Your assignment -
From the listing below, extract every line in which the word "socket" appears.
[Material for this task — start]
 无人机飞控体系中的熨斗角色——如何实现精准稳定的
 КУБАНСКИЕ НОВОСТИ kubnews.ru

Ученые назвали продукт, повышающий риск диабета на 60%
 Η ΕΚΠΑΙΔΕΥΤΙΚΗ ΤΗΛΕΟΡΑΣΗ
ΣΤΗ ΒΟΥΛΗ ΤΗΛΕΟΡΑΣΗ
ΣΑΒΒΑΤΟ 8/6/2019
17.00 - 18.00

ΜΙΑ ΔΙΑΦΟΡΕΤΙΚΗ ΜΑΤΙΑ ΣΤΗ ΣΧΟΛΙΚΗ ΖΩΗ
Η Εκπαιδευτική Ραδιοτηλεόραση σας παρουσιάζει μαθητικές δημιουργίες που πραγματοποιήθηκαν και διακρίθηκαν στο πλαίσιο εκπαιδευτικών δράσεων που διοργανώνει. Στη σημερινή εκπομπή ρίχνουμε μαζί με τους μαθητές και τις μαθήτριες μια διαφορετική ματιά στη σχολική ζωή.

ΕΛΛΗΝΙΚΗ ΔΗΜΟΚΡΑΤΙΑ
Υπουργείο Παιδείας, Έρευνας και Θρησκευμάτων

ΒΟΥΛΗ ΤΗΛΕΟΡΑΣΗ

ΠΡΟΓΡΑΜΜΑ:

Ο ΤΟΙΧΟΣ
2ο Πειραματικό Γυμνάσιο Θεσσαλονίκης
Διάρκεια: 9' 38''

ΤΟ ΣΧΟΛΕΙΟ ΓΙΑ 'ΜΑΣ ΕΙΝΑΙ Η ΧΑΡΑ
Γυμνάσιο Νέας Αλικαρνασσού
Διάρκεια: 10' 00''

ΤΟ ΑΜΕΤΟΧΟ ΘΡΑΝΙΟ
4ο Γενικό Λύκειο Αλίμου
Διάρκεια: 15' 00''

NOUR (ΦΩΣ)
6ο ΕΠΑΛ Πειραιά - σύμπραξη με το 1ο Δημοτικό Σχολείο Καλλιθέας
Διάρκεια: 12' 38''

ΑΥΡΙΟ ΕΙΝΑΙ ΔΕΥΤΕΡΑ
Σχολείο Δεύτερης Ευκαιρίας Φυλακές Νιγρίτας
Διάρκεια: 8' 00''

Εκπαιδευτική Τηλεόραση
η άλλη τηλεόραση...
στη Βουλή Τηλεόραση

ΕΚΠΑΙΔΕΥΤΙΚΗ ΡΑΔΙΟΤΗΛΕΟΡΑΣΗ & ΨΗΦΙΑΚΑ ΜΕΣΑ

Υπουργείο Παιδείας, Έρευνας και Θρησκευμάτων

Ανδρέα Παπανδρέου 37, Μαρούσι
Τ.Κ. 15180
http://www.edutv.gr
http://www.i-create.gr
[Material for this task — finish]
[Material for this task — start]
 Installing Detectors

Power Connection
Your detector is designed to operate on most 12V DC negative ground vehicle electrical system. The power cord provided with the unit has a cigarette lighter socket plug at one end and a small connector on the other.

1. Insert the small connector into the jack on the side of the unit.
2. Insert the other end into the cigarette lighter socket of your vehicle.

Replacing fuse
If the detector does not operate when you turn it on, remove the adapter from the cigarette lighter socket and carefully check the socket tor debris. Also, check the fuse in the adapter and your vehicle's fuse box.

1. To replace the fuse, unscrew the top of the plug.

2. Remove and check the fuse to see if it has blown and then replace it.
[Material for this task — finish]
Your solution -
Your detector is designed to operate on most 12V DC negative ground vehicle electrical system. The power cord provided with the unit has a cigarette lighter socket plug at one end and a small connector on the other.
2. Insert the other end into the cigarette lighter socket of your vehicle.
If the detector does not operate when you turn it on, remove the adapter from the cigarette lighter socket and carefully check the socket tor debris. Also, check the fuse in the adapter and your vehicle's fuse box.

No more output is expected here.